EPA’s Office of Research & Development refused to approve EPA’s sludge regulation without a proper foundation in science. Perciasepe circumvented ORD by funding the University of Georgia and other universities to support it in violation of the Federal Grants and Cooperative Agreement Act, which prohibits federal grants from directly benefitting the government. He also created a biosolids response team, which used fabricated data to discredit evidence of adverse health effects.
Perciasepe paved the way for other top EPA officials to protect the sewage sludge business. Inspector General John Martin dismantled ORD’s network of independent field labs that refused to approve EPA’s sludge regulation. Thomas Burke, who currently heads ORD, removed evidence showing EPA-approved biosolids are having adverse health effects from a National Academy of Sciences report. And Deputy Asst. Administrator Henry Longest stopped EPA scientists from documenting adverse effects.
Sewage treatment plants selectively concentrate the kinds of highly persistent chemical pollutants that are biomagnified up the food chain. Rachel Carson wrote about them in her book, “Silent Spring.” Thanks to Perciasepe and other top EPA leaders, every municipality in the United States now spreads tons of treated sewage sludges on every conveniently available acre of land it can find. Pollutant-laden soil particles are picked up by wind and rain, and redeposited far and wide.

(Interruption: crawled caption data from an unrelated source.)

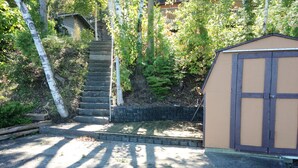 A covered outdoor area with a wooden deck, a small shed, and a staircase leading up to a house.
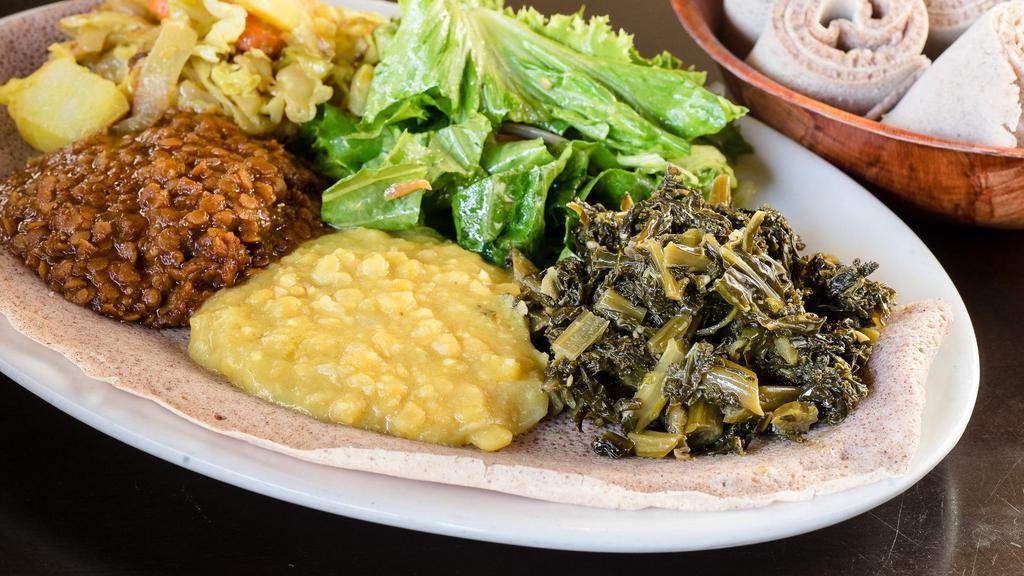 Ye Tsome Bayaynetu · Vegetarian sampler: messer wot, kik-alicha, ata-kilt and gomen. Comes with two pieces of injera.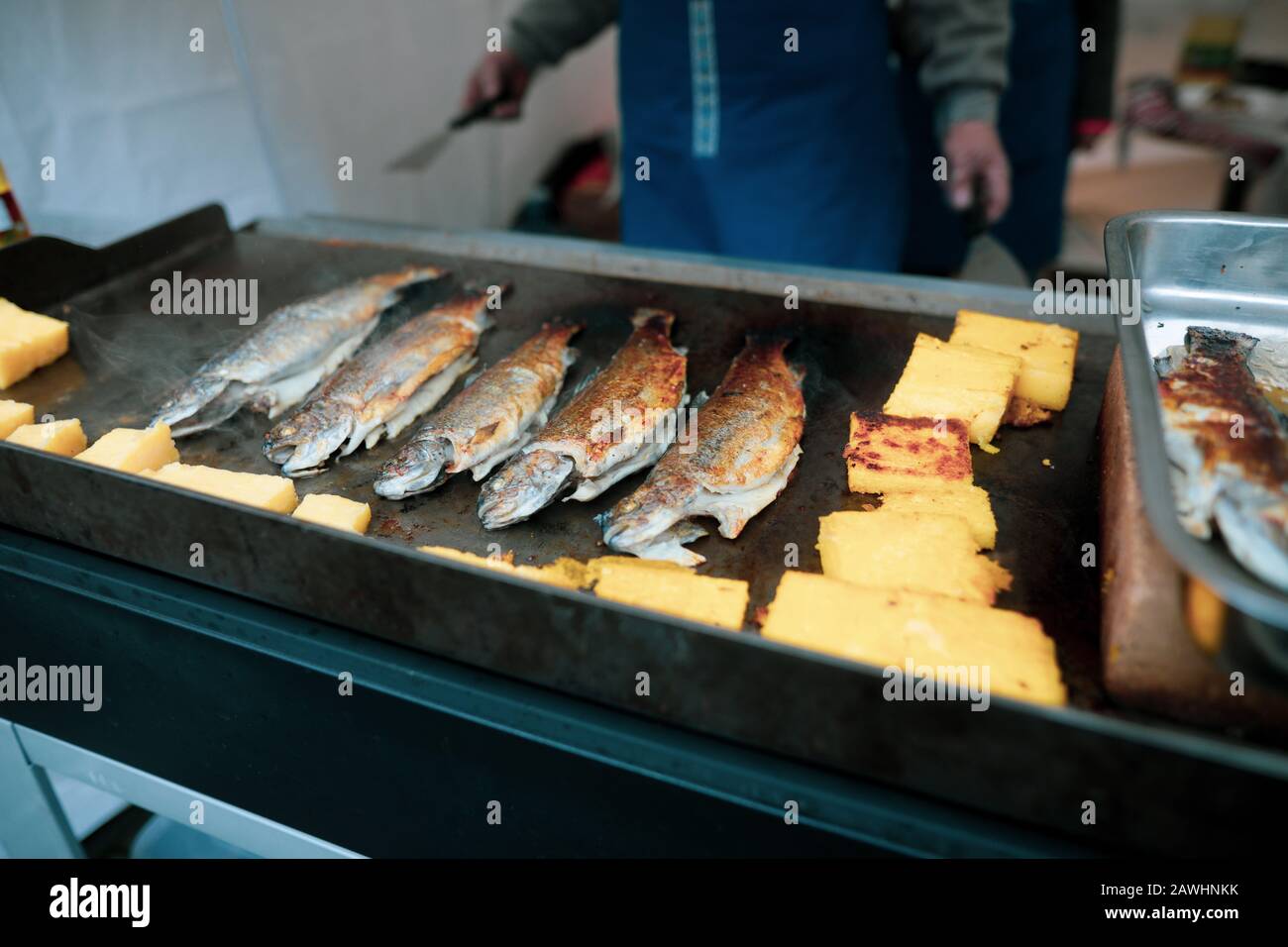 Profondità di campo poco profonda (fuoco selettivo) immagine con un uomo che cucina trote pesce e polenta su una stufa all'aperto in una giornata fredda. Foto Stock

The toll biosolids will eventually take on the environment could rival the effects of climate change. Plant and animal populations have rebounded after warming periods and Ice Ages. But few, if any, living organisms are equipped to deal with us combining the whole universe of pollutants that damage plants and animals at trace levels in water, and spreading them on land at millions of times higher concentrations.
David Lewis, Ph.D.
Former U.S. EPA Research Microbiologist
David Lewis is an internationally recognized research microbiologist whose work on public health and environmental issues, as a senior-level Research Microbiologist in EPA’s Office of Research & Development and member of the Graduate Faculty of the University of Georgia, has been reported in numerous news articles and documentaries from TIME magazine and Reader’s Digest to National Geographic.